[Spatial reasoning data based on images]
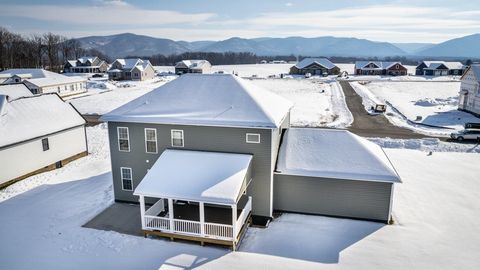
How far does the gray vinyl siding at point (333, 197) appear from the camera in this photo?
1616cm

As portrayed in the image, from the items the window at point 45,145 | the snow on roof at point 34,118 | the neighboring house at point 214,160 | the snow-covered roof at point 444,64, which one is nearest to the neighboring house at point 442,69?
the snow-covered roof at point 444,64

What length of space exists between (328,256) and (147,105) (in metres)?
11.8

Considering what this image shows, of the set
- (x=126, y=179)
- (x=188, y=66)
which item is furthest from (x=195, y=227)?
(x=188, y=66)

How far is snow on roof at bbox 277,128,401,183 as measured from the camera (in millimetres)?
16109

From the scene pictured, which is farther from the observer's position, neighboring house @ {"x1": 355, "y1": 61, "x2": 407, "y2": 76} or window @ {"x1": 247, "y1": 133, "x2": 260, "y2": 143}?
neighboring house @ {"x1": 355, "y1": 61, "x2": 407, "y2": 76}

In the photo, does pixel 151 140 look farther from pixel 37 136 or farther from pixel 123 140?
pixel 37 136

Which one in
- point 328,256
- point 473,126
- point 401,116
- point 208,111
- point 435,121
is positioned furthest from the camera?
point 401,116

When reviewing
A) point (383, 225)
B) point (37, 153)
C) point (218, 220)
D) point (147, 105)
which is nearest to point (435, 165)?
point (383, 225)

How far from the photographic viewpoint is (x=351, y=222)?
645 inches

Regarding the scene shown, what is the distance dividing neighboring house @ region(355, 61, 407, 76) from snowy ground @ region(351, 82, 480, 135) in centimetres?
2967

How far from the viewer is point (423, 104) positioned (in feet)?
158

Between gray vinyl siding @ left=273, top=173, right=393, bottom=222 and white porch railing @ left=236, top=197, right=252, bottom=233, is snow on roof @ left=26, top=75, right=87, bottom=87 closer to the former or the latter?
white porch railing @ left=236, top=197, right=252, bottom=233

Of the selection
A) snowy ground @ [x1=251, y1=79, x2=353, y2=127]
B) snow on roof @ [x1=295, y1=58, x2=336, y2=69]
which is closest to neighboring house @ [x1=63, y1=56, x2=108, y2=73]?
snow on roof @ [x1=295, y1=58, x2=336, y2=69]

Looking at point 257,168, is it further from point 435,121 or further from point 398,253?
point 435,121
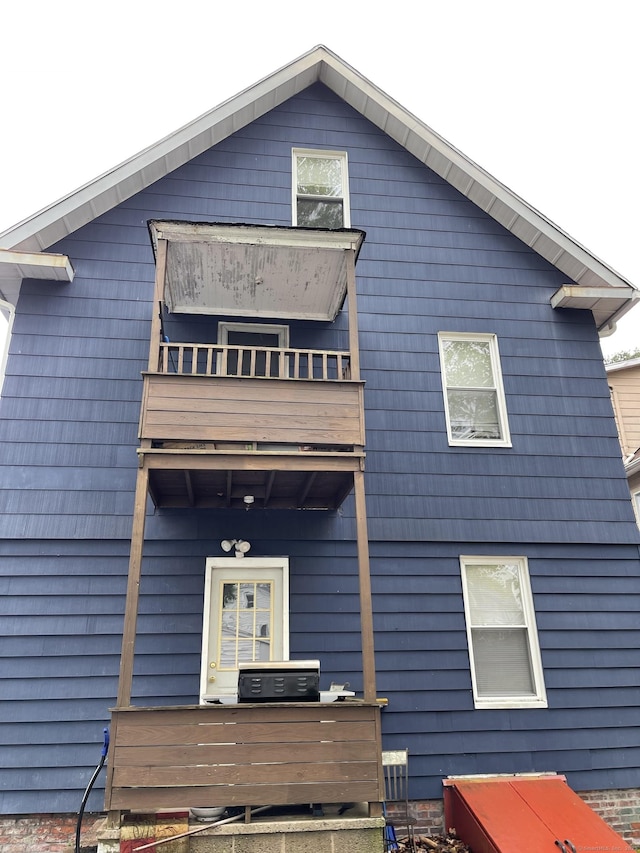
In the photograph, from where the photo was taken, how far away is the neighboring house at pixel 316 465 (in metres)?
5.95

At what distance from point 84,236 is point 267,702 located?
5836mm

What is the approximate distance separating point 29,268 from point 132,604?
4.36 m

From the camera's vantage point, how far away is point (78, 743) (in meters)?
6.03

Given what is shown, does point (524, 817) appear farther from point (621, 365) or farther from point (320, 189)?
point (621, 365)

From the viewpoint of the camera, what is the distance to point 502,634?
7035mm

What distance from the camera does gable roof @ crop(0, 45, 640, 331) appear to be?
7.83 meters

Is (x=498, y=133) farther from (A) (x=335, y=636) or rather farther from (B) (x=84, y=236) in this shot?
(A) (x=335, y=636)

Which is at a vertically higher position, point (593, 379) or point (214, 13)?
point (214, 13)

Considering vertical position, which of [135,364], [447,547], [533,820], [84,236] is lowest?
[533,820]

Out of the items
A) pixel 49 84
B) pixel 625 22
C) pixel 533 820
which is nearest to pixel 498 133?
pixel 625 22

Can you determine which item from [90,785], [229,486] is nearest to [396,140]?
[229,486]

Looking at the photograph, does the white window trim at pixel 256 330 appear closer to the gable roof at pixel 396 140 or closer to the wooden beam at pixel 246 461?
the gable roof at pixel 396 140

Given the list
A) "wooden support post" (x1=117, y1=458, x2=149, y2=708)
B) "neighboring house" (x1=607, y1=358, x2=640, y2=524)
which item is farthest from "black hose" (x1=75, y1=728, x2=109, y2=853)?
"neighboring house" (x1=607, y1=358, x2=640, y2=524)

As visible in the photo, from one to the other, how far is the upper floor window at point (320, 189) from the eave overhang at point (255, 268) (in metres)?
1.37
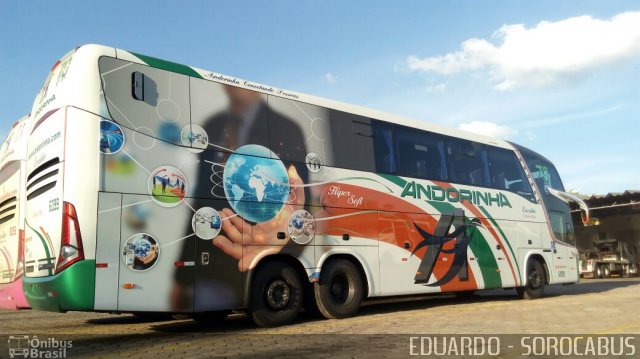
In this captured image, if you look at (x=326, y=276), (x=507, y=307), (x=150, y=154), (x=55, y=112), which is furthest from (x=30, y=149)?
(x=507, y=307)

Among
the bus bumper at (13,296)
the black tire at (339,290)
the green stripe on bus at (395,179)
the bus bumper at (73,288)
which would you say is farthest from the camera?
the green stripe on bus at (395,179)

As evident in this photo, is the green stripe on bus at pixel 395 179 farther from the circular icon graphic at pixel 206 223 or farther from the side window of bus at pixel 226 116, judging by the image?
the circular icon graphic at pixel 206 223

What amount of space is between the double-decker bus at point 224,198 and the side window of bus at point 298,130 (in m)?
0.02

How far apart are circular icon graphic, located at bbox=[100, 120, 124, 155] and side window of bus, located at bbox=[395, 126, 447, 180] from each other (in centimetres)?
563

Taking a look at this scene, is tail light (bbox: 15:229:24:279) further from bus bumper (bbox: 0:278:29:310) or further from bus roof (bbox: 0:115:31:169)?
bus roof (bbox: 0:115:31:169)

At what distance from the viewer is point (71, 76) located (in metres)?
7.02

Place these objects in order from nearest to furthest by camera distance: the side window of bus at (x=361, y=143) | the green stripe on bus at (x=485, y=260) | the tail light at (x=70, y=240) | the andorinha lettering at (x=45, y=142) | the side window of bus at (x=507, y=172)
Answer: the tail light at (x=70, y=240), the andorinha lettering at (x=45, y=142), the side window of bus at (x=361, y=143), the green stripe on bus at (x=485, y=260), the side window of bus at (x=507, y=172)

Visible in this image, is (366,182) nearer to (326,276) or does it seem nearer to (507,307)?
(326,276)

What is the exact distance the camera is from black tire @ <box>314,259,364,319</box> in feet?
29.5

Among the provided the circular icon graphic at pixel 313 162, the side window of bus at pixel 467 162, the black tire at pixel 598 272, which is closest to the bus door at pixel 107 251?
the circular icon graphic at pixel 313 162

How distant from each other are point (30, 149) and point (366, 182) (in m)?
5.68

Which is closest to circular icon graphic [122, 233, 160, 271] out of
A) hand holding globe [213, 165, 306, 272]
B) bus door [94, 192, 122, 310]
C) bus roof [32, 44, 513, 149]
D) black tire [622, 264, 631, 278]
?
bus door [94, 192, 122, 310]

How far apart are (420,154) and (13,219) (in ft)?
25.2

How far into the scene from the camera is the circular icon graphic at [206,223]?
24.6 feet
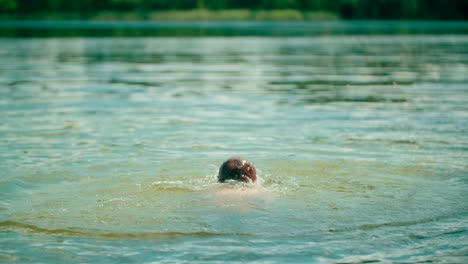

### Written task
Rewrite the data above with "vinyl siding" replaced by "wood siding" everywhere and everything else unchanged, and leave out the pictures.

### Answer
How far does the gray wood siding at point (333, 197) appear from the camera in this photo?
1616cm

As portrayed in the image, from the items the window at point 45,145 | the snow on roof at point 34,118 | the neighboring house at point 214,160 | the snow-covered roof at point 444,64, which one is nearest to the neighboring house at point 442,69?
the snow-covered roof at point 444,64

What length of space exists between (328,256) and (147,105) (in metres)?
11.8

Considering what this image shows, of the set
- (x=126, y=179)
- (x=188, y=66)
which item is furthest from (x=195, y=227)?
(x=188, y=66)

How far is snow on roof at bbox 277,128,401,183 as measured from the camera (in millimetres)?
16109

From the scene pictured, which is farther from the observer's position, neighboring house @ {"x1": 355, "y1": 61, "x2": 407, "y2": 76} or window @ {"x1": 247, "y1": 133, "x2": 260, "y2": 143}?
neighboring house @ {"x1": 355, "y1": 61, "x2": 407, "y2": 76}

In the photo, does pixel 151 140 look farther from pixel 37 136 or farther from pixel 123 140?
pixel 37 136

Which one in
- point 328,256
- point 473,126
- point 401,116
- point 208,111
- point 435,121
is positioned furthest from the camera?
point 401,116

When reviewing
A) point (383, 225)
B) point (37, 153)
C) point (218, 220)
D) point (147, 105)
which is nearest to point (435, 165)?
point (383, 225)

How far from the photographic viewpoint is (x=351, y=222)?
645 inches

Regarding the scene shown, what is the distance dividing neighboring house @ region(355, 61, 407, 76) from snowy ground @ region(351, 82, 480, 135) in centimetres?
2967

How far from the viewer is point (423, 104) positioned (in feet)?
158

Between gray wood siding @ left=273, top=173, right=393, bottom=222 and white porch railing @ left=236, top=197, right=252, bottom=233, is snow on roof @ left=26, top=75, right=87, bottom=87 closer to the former or the latter?
white porch railing @ left=236, top=197, right=252, bottom=233

Of the selection
A) snowy ground @ [x1=251, y1=79, x2=353, y2=127]
B) snow on roof @ [x1=295, y1=58, x2=336, y2=69]
which is closest to neighboring house @ [x1=63, y1=56, x2=108, y2=73]?
snow on roof @ [x1=295, y1=58, x2=336, y2=69]

Looking at point 257,168, is it further from point 435,121 or further from point 398,253?
point 435,121
In the photograph, from where the photo was taken, how far away is the neighboring house at pixel 316 465 (in metres)?
5.95

At what distance from point 84,236 is point 267,702 located?
5836mm

What is the approximate distance separating point 29,268 from point 132,604?
4.36 m

From the camera's vantage point, how far away is point (78, 743) (in meters)?
6.03

Given what is shown, does point (524, 817) appear farther from point (621, 365) or farther from point (320, 189)?
point (621, 365)

From the viewpoint of the camera, what is the distance to point 502,634?
7035mm

What distance from the camera does gable roof @ crop(0, 45, 640, 331) appear to be?
7.83 meters

Is (x=498, y=133) farther from (A) (x=335, y=636) or rather farther from (B) (x=84, y=236) in this shot?
(A) (x=335, y=636)

Which is at a vertically higher position, point (593, 379) or point (214, 13)?
point (214, 13)

Considering vertical position, which of [135,364], [447,547], [533,820], [84,236] is lowest?
[533,820]

Out of the items
A) pixel 49 84
B) pixel 625 22
C) pixel 533 820
which is nearest to pixel 498 133?
pixel 625 22

Can you determine which item from [90,785], [229,486] is nearest to [396,140]?
[229,486]

Looking at the photograph, does the white window trim at pixel 256 330 appear closer to the gable roof at pixel 396 140 or closer to the wooden beam at pixel 246 461?
the gable roof at pixel 396 140

Given the list
A) "wooden support post" (x1=117, y1=458, x2=149, y2=708)
B) "neighboring house" (x1=607, y1=358, x2=640, y2=524)
which item is farthest from "black hose" (x1=75, y1=728, x2=109, y2=853)?
"neighboring house" (x1=607, y1=358, x2=640, y2=524)

As visible in the photo, from one to the other, how far is the upper floor window at point (320, 189) from the eave overhang at point (255, 268) (in metres)?
1.37
In this captured image, if you look at (x=326, y=276), (x=507, y=307), (x=150, y=154), (x=55, y=112), which is furthest from (x=30, y=149)?
(x=507, y=307)

Among
the bus bumper at (13,296)
the black tire at (339,290)
the green stripe on bus at (395,179)
the bus bumper at (73,288)
which would you say is farthest from the camera?
the green stripe on bus at (395,179)

As evident in this photo, is the green stripe on bus at pixel 395 179 farther from the circular icon graphic at pixel 206 223 or farther from the side window of bus at pixel 226 116, judging by the image?
the circular icon graphic at pixel 206 223

What amount of space is between the double-decker bus at point 224,198 and the side window of bus at point 298,130 (in m)?
0.02

How far apart are circular icon graphic, located at bbox=[100, 120, 124, 155] and side window of bus, located at bbox=[395, 126, 447, 180] from each other (in centimetres)?
563

Taking a look at this scene, is tail light (bbox: 15:229:24:279) further from bus bumper (bbox: 0:278:29:310) or further from bus roof (bbox: 0:115:31:169)?
bus roof (bbox: 0:115:31:169)

At what distance from the viewer is point (71, 76) located (in metres)?
7.02

Place these objects in order from nearest to furthest by camera distance: the side window of bus at (x=361, y=143) | the green stripe on bus at (x=485, y=260) | the tail light at (x=70, y=240) | the andorinha lettering at (x=45, y=142) | the side window of bus at (x=507, y=172)
Answer: the tail light at (x=70, y=240), the andorinha lettering at (x=45, y=142), the side window of bus at (x=361, y=143), the green stripe on bus at (x=485, y=260), the side window of bus at (x=507, y=172)

Visible in this image, is (366,182) nearer to (326,276) or does it seem nearer to (507,307)?
(326,276)

What is the exact distance the camera is from black tire @ <box>314,259,364,319</box> in feet?
29.5

Among the provided the circular icon graphic at pixel 313 162, the side window of bus at pixel 467 162, the black tire at pixel 598 272, which is closest to the bus door at pixel 107 251?
the circular icon graphic at pixel 313 162

How distant from each other are point (30, 149) and point (366, 182) (in m)?
5.68

Which is closest to circular icon graphic [122, 233, 160, 271] out of
A) hand holding globe [213, 165, 306, 272]
B) bus door [94, 192, 122, 310]
C) bus roof [32, 44, 513, 149]
D) black tire [622, 264, 631, 278]
?
bus door [94, 192, 122, 310]

How far apart are (420,154) and (13,219) (in ft)?
25.2

How far into the scene from the camera is the circular icon graphic at [206,223]?
24.6 feet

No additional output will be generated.